## Exercise goal
Update the listing from the line containing "What distance lies" through the end of the listing so that "metal rod" becomes "metal bar", and keep everything else the same.

## Records supplied

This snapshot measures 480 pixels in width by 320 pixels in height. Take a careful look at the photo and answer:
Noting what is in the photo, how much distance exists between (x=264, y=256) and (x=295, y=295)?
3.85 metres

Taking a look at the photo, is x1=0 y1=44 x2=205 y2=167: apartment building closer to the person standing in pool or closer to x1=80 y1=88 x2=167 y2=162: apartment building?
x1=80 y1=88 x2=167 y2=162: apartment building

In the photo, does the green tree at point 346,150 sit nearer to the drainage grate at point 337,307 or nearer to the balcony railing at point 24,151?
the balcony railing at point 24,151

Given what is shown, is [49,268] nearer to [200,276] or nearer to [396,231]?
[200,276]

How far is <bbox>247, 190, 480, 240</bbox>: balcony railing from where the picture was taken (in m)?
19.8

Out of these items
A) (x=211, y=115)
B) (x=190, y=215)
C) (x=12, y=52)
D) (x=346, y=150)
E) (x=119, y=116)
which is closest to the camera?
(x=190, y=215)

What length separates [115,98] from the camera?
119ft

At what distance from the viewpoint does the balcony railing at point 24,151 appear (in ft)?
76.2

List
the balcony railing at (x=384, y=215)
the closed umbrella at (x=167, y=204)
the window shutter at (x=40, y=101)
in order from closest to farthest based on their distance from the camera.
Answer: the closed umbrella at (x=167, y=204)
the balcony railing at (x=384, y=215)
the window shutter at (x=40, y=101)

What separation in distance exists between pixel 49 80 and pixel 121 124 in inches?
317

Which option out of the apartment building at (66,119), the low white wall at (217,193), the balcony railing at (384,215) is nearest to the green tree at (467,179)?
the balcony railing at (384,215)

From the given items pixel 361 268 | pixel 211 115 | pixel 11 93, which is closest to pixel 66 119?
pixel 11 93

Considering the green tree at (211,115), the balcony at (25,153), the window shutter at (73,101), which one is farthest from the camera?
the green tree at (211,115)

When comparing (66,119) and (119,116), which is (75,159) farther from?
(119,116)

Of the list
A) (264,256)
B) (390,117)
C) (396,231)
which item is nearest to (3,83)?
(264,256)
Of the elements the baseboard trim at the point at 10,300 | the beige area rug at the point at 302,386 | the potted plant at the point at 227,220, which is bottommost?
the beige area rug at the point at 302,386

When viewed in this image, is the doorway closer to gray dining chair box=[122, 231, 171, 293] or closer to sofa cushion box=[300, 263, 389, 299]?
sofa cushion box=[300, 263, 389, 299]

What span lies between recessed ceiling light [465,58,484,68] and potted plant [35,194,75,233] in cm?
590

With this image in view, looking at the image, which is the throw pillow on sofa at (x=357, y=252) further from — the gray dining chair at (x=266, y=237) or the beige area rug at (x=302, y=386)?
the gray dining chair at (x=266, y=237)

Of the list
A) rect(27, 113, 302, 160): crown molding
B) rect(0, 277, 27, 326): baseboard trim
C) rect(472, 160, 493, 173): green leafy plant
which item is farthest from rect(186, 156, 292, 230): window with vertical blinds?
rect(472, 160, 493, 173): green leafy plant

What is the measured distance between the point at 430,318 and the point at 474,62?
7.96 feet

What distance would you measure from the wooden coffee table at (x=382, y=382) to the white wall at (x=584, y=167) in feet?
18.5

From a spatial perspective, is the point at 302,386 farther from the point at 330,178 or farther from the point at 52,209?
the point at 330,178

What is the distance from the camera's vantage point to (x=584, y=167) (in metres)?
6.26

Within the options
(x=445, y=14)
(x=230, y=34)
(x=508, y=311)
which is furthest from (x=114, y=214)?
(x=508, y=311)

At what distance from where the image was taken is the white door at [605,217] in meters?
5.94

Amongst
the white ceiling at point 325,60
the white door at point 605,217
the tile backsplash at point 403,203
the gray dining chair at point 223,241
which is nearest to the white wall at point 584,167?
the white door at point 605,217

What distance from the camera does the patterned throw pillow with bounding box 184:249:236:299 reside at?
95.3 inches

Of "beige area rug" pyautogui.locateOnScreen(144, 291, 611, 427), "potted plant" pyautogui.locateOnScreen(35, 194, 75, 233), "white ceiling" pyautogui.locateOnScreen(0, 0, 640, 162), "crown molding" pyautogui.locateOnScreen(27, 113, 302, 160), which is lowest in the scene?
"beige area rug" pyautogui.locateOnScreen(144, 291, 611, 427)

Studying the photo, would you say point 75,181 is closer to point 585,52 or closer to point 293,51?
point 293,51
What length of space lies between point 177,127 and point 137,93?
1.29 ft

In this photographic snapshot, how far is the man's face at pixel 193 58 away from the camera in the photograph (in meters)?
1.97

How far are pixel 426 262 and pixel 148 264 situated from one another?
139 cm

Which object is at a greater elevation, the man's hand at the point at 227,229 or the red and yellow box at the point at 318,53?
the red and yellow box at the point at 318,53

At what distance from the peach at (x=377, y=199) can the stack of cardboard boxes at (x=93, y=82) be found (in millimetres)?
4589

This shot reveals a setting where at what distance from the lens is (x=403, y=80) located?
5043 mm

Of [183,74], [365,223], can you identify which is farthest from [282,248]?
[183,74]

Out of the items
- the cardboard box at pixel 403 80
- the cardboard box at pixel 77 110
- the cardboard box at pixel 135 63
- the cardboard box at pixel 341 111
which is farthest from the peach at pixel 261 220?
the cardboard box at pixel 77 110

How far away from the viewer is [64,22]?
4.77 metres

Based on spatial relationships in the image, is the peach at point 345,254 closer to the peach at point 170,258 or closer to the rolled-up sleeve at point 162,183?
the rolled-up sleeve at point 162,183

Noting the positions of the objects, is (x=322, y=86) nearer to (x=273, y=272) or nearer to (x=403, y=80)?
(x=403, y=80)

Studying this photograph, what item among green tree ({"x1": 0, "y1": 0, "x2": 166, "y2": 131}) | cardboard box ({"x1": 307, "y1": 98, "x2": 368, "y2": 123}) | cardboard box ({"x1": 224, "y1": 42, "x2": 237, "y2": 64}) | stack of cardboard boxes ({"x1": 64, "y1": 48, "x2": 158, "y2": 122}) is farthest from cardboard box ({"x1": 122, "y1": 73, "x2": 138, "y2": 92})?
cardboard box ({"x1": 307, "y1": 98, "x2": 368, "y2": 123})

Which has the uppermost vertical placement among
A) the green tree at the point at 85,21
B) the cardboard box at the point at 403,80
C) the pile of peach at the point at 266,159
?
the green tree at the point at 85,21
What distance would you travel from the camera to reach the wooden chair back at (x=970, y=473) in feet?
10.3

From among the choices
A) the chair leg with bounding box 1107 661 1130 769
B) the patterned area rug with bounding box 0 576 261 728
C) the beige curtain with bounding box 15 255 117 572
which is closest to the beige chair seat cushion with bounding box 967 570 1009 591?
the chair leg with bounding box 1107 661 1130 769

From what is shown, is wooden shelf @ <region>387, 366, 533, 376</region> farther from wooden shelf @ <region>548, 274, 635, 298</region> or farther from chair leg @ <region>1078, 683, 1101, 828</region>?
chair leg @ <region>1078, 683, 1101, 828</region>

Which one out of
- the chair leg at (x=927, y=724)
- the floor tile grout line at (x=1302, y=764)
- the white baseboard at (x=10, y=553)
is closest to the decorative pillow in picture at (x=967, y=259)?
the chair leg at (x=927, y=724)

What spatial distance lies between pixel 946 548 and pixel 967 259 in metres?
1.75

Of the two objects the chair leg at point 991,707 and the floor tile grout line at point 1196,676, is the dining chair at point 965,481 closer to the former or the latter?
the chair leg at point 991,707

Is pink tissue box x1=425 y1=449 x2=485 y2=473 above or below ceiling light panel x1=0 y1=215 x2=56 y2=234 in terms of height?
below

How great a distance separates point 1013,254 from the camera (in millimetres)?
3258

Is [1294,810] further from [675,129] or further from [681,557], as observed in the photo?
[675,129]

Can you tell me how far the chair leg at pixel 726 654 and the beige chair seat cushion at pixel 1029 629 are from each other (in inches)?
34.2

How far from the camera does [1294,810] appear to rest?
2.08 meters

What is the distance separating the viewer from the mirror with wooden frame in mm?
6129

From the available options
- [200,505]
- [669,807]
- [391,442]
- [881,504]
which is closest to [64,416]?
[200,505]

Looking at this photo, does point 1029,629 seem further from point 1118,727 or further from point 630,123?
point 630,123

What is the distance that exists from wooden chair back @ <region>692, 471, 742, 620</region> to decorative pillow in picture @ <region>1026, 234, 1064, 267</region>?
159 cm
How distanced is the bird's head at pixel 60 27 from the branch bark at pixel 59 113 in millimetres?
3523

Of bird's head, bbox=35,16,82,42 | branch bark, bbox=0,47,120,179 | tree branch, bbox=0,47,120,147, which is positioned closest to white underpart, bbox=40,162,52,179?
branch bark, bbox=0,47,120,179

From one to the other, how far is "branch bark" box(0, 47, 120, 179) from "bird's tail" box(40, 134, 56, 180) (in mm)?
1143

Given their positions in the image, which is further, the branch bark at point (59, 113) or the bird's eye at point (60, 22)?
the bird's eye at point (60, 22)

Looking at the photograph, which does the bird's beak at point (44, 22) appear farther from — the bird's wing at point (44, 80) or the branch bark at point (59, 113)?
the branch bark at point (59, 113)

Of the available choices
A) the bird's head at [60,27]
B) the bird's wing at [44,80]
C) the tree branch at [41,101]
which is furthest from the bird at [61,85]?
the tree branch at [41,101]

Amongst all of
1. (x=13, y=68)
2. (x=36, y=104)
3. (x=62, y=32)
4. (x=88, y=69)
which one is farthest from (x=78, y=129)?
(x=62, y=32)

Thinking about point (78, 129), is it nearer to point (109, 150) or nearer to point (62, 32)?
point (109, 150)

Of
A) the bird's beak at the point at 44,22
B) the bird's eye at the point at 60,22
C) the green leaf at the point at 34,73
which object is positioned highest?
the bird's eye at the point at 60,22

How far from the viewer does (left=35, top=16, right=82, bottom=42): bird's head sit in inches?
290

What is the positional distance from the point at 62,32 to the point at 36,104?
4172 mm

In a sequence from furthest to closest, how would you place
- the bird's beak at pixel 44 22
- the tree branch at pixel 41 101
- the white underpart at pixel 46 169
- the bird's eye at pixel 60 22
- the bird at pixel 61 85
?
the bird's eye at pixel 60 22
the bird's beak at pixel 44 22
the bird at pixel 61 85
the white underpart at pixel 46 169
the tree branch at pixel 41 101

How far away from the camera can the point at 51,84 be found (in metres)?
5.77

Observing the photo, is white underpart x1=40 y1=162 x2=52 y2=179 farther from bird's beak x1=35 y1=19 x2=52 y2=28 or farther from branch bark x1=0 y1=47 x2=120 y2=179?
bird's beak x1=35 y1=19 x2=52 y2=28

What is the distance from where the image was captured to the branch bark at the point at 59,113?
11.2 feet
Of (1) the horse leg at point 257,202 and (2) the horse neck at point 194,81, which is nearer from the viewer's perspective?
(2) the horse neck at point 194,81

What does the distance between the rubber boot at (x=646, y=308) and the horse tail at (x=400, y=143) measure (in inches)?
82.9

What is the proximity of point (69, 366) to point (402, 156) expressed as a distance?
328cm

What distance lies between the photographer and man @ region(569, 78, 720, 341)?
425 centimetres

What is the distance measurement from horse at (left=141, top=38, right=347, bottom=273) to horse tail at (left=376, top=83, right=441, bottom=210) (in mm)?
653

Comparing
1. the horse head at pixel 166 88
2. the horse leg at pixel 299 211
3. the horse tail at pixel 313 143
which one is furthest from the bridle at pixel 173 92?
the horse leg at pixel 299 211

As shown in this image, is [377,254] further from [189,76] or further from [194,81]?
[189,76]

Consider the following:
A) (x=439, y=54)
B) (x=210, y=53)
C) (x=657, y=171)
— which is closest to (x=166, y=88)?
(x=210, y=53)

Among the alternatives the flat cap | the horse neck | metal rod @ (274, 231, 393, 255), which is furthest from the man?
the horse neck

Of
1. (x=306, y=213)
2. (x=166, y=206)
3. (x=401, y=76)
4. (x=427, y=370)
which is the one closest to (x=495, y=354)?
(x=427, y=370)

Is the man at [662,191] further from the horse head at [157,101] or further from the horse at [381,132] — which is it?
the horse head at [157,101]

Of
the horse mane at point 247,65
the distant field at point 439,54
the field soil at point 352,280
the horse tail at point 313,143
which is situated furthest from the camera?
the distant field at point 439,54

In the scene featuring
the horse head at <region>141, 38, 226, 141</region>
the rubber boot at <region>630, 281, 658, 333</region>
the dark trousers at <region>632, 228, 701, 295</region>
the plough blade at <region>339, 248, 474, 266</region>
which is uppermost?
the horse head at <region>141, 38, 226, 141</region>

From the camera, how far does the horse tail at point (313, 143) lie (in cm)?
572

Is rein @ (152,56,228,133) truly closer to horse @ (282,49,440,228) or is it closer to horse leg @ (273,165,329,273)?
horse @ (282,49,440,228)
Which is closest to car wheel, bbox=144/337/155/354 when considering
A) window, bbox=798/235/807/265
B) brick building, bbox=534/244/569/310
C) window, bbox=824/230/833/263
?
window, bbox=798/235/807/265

## Full answer
What distance lies between the photographer and man @ region(569, 78, 720, 341)?
425 centimetres

What is the distance measurement from horse at (left=141, top=38, right=347, bottom=273) to horse tail at (left=376, top=83, right=441, bottom=210) (in mm)?
653

Comparing
1. the horse head at pixel 166 88
2. the horse leg at pixel 299 211
3. the horse tail at pixel 313 143
which one is furthest from the bridle at pixel 173 92?
the horse leg at pixel 299 211

As shown in this image, is [377,254] further from [189,76] or further from [194,81]?
[189,76]

Consider the following:
A) (x=439, y=54)
B) (x=210, y=53)
C) (x=657, y=171)
— which is closest to (x=166, y=88)?
(x=210, y=53)

Among the alternatives the flat cap | the horse neck | metal bar @ (274, 231, 393, 255), which is furthest from the man?
the horse neck

Of
1. (x=306, y=213)
2. (x=166, y=206)
3. (x=401, y=76)
4. (x=427, y=370)
which is the one closest to (x=495, y=354)?
(x=427, y=370)

Is the man at [662,191] further from the horse head at [157,101] or further from the horse at [381,132] — which is it?
the horse head at [157,101]

Of
the horse mane at point 247,65
the distant field at point 439,54
the field soil at point 352,280
the horse tail at point 313,143
which is situated furthest from the camera?
the distant field at point 439,54

In the scene featuring
the horse head at <region>141, 38, 226, 141</region>
the rubber boot at <region>630, 281, 658, 333</region>
the dark trousers at <region>632, 228, 701, 295</region>
the plough blade at <region>339, 248, 474, 266</region>
which is uppermost?
the horse head at <region>141, 38, 226, 141</region>

From the camera, how far does the horse tail at point (313, 143) lie (in cm)?
572

Is rein @ (152,56,228,133) truly closer to horse @ (282,49,440,228) or is it closer to horse leg @ (273,165,329,273)?
horse @ (282,49,440,228)
Which is closest to car wheel, bbox=144/337/155/354 when considering
A) window, bbox=798/235/807/265
B) brick building, bbox=534/244/569/310
C) window, bbox=824/230/833/263
?
window, bbox=798/235/807/265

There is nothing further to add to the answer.